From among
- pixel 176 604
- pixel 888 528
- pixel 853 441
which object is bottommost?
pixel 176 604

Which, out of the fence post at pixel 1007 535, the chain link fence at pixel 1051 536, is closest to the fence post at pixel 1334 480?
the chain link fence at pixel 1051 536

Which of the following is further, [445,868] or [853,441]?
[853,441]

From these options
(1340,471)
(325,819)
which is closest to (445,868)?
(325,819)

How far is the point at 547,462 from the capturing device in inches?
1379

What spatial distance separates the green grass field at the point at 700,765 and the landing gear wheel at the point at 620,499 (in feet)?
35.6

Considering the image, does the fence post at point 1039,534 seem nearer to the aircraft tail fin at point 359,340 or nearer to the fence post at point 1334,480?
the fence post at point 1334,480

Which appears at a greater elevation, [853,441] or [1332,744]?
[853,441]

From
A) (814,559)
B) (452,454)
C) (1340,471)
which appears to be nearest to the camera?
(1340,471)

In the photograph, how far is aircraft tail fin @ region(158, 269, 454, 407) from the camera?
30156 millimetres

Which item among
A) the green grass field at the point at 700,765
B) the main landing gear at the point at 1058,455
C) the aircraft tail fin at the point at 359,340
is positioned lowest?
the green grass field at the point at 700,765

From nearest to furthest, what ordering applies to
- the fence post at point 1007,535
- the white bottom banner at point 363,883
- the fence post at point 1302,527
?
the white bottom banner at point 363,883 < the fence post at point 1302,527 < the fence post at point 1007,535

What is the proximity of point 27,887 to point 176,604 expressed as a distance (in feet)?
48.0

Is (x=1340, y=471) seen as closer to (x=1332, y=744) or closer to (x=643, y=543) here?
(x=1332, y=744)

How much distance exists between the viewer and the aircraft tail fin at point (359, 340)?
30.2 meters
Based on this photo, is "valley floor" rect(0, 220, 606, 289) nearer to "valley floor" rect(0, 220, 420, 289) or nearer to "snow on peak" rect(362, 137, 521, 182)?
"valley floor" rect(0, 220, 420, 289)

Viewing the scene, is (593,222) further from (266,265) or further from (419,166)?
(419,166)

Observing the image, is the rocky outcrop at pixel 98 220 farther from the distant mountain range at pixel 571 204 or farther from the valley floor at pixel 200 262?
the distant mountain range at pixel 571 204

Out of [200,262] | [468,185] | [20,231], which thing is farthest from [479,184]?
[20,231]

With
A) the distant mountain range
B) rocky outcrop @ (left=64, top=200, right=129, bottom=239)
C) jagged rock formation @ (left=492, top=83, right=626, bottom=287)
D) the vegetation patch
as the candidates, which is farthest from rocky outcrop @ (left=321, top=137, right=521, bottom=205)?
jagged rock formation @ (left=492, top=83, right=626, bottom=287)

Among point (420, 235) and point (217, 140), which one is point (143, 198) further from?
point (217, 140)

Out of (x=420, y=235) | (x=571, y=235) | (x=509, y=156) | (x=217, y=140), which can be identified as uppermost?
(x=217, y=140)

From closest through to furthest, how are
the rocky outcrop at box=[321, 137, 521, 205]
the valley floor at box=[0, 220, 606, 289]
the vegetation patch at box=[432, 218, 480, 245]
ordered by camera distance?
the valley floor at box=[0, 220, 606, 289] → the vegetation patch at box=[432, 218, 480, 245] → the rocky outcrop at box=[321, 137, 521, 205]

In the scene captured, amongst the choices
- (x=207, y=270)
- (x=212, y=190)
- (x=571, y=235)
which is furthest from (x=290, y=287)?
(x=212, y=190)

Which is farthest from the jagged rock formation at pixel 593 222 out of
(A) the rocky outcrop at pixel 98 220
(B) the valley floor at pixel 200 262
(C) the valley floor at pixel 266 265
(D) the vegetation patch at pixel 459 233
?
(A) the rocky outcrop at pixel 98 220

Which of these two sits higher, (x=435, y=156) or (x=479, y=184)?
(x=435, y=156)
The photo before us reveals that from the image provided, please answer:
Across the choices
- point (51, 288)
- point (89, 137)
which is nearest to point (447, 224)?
※ ※ ※
### GOAL
Please set out all of the data above as a numbered list, leaving out the blank lines.

### COMPLETE RESPONSE
1. From among
2. - pixel 176 604
3. - pixel 888 528
4. - pixel 853 441
5. which object is bottommost?
6. pixel 176 604
7. Which, out of the fence post at pixel 1007 535, the chain link fence at pixel 1051 536, is closest to the fence post at pixel 1334 480?
8. the chain link fence at pixel 1051 536
9. Which of the following is further, [445,868] or [853,441]?
10. [853,441]
11. From these options
12. (1340,471)
13. (325,819)
14. which is closest to (445,868)?
15. (325,819)
16. How far is the point at 547,462 from the capturing device in inches?
17. 1379
18. What spatial distance separates the green grass field at the point at 700,765 and the landing gear wheel at the point at 620,499 (in feet)?
19. 35.6
20. Considering the image, does the fence post at point 1039,534 seem nearer to the aircraft tail fin at point 359,340 or nearer to the fence post at point 1334,480?
21. the fence post at point 1334,480
22. Which appears at a greater elevation, [853,441] or [1332,744]?
23. [853,441]
24. From
25. A) (814,559)
26. B) (452,454)
27. C) (1340,471)
28. which appears to be nearest to the camera?
29. (1340,471)
30. In the photograph, how far is aircraft tail fin @ region(158, 269, 454, 407) from the camera?
31. 30156 millimetres
32. Which item among
33. A) the green grass field at the point at 700,765
34. B) the main landing gear at the point at 1058,455
35. C) the aircraft tail fin at the point at 359,340
36. is positioned lowest?
37. the green grass field at the point at 700,765
38. From nearest to furthest, what ordering applies to
39. - the fence post at point 1007,535
40. - the white bottom banner at point 363,883
41. - the fence post at point 1302,527
42. ?
43. the white bottom banner at point 363,883 < the fence post at point 1302,527 < the fence post at point 1007,535
44. What is the proximity of point 27,887 to point 176,604 expressed as a distance (in feet)?
45. 48.0
46. Is (x=1340, y=471) seen as closer to (x=1332, y=744) or closer to (x=643, y=543) here?
47. (x=1332, y=744)
48. How much distance exists between the viewer and the aircraft tail fin at point (359, 340)?
49. 30.2 meters
50. Based on this photo, is "valley floor" rect(0, 220, 606, 289) nearer to "valley floor" rect(0, 220, 420, 289) or nearer to "snow on peak" rect(362, 137, 521, 182)?
51. "valley floor" rect(0, 220, 420, 289)
52. Viewing the scene, is (593,222) further from (266,265) or further from (419,166)?
53. (419,166)
54. Observing the image, is the rocky outcrop at pixel 98 220 farther from the distant mountain range at pixel 571 204 or farther from the valley floor at pixel 200 262?
55. the distant mountain range at pixel 571 204
56. Out of [200,262] | [468,185] | [20,231], which thing is farthest from [479,184]?
57. [20,231]
58. With
59. A) the distant mountain range
60. B) rocky outcrop @ (left=64, top=200, right=129, bottom=239)
61. C) jagged rock formation @ (left=492, top=83, right=626, bottom=287)
62. D) the vegetation patch
63. as the candidates, which is farthest from rocky outcrop @ (left=321, top=137, right=521, bottom=205)?
64. jagged rock formation @ (left=492, top=83, right=626, bottom=287)
65. Among point (420, 235) and point (217, 140), which one is point (143, 198) further from?
66. point (217, 140)
67. Out of (x=420, y=235) | (x=571, y=235) | (x=509, y=156) | (x=217, y=140), which can be identified as uppermost?
68. (x=217, y=140)
69. From closest through to furthest, how are
70. the rocky outcrop at box=[321, 137, 521, 205]
71. the valley floor at box=[0, 220, 606, 289]
72. the vegetation patch at box=[432, 218, 480, 245]
73. ordered by camera distance?
74. the valley floor at box=[0, 220, 606, 289] → the vegetation patch at box=[432, 218, 480, 245] → the rocky outcrop at box=[321, 137, 521, 205]
75. In the scene captured, amongst the choices
76. - (x=207, y=270)
77. - (x=212, y=190)
78. - (x=571, y=235)
79. which is furthest from (x=290, y=287)?
80. (x=212, y=190)
81. Which is farthest from the jagged rock formation at pixel 593 222 out of
82. (A) the rocky outcrop at pixel 98 220
83. (B) the valley floor at pixel 200 262
84. (C) the valley floor at pixel 266 265
85. (D) the vegetation patch at pixel 459 233
86. ?
87. (A) the rocky outcrop at pixel 98 220
88. Which of these two sits higher, (x=435, y=156) or (x=479, y=184)?
89. (x=435, y=156)
90. The photo before us reveals that from the image provided, please answer:
91. Across the choices
92. - point (51, 288)
93. - point (89, 137)
94. which is nearest to point (447, 224)?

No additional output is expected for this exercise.